Agora, mais recentemente, há dias em que aproveito para aguar as plantas. Estou viciando em ver elas crescerem viçosas e coloridas.
Hoje acordei, depois de poucas, bem poucas horas de sono. Levantei devagar, evitando barulhos desnecessários, não queria incomodar o ritmo das coisas. Fred meio que pressentiu e nem fez seu alarido de sempre. O dia já estava claro. Armei a rede amarela da varanda e me pus a olhar a grama crescer. Na rua somente o barulho de sempre, FRED, solenemente deitado ao meu lado, pitty procurando algum inseto na grama do jardim.
Como não poderia deixar de ser o celular estava na mão e me pus a passear os dedos pela tela, rodando as imagens e textos do Facebook. Em uma delas, dentre tantas, que falam de políticas, as piadas e generalidades, uma me chamou atenção. Nela uma amiga informava do falecimento de uma amiga sua. Curioso que sou, visitei a página da amiga de minha amiga.
Era mulher, era jovem, era ao que pude perceber feliz. Tinha filhos, irmãos, amigos que lhe queriam bem e que ao que parece ficaram do seu lado no instante final.
A amiga de minha amiga, pelo que percebi, perdeu a guerra contra o câncer, mas não foi uma guerra fácil, pra nenhuma das partes. Infelizmente ela foi vencida.
Desci um pouco em sua linha do tempo, e constatei, triste, que foi há quatro dias seu aniversário, não pude saber de quantos anos, mas supus que não eram muitos.
Em uma das postagens, ela, debilitada, mas demonstrando uma força que me surpreendeu, agradecia e dizia ter certeza de muitos outros anos que ainda viriam e que viveria. No seu texto singelo de agradecimento por mais um ano de vida, havia tanta certeza que a vida era boa e justa e que por ser assim, lhe daria vitória, que cheguei a desacreditar que ela pudesse ter morrido, porque ainda era tão forte a certeza dela, embora já fosse frio seu corpo cansado.

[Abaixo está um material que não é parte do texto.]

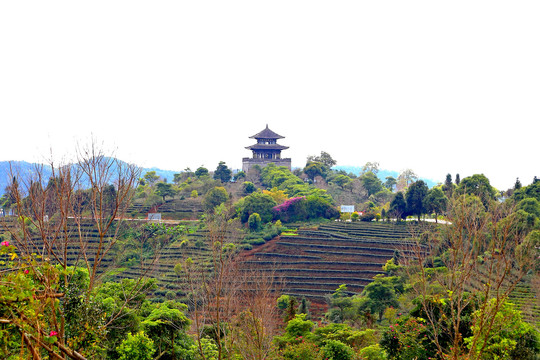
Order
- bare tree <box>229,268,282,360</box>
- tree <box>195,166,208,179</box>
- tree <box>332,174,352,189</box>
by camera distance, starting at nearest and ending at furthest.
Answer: bare tree <box>229,268,282,360</box> → tree <box>332,174,352,189</box> → tree <box>195,166,208,179</box>

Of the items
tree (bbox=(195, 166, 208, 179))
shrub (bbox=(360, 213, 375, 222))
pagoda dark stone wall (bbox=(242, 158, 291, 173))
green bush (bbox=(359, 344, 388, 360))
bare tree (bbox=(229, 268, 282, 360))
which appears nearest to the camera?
bare tree (bbox=(229, 268, 282, 360))

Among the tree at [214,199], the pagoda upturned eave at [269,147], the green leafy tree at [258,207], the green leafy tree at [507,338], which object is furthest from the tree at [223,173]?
the green leafy tree at [507,338]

Me abalou a certeza de que a vida é agora, essa verdade insistente que negamos a todo custo. Nos enganamos, mentimos, fingimos não saber, mas amanhã é longe demais. Tudo que temos é o agora.
A amiga de minha amiga, talvez soubesse, mas ela queria acreditar de tal forma que a vida é melhor e maior, que sua certeza parecia irrefreável. Na verdade irrefreável, percebi, embora queira negar, somente o curso da vida, tão breve.
Os barulhos do dia amanhecendo foram aos poucos diminuindo e a vida seguindo seu curso, engolindo o tempo, pelo ponteiro apressado do relógio e levando com ele toda certeza, deixando apenas uma: somos instantes.
Segui minha rotina, em mim martelava uma certeza: mais um dia que começava, um dia a menos pra se viver.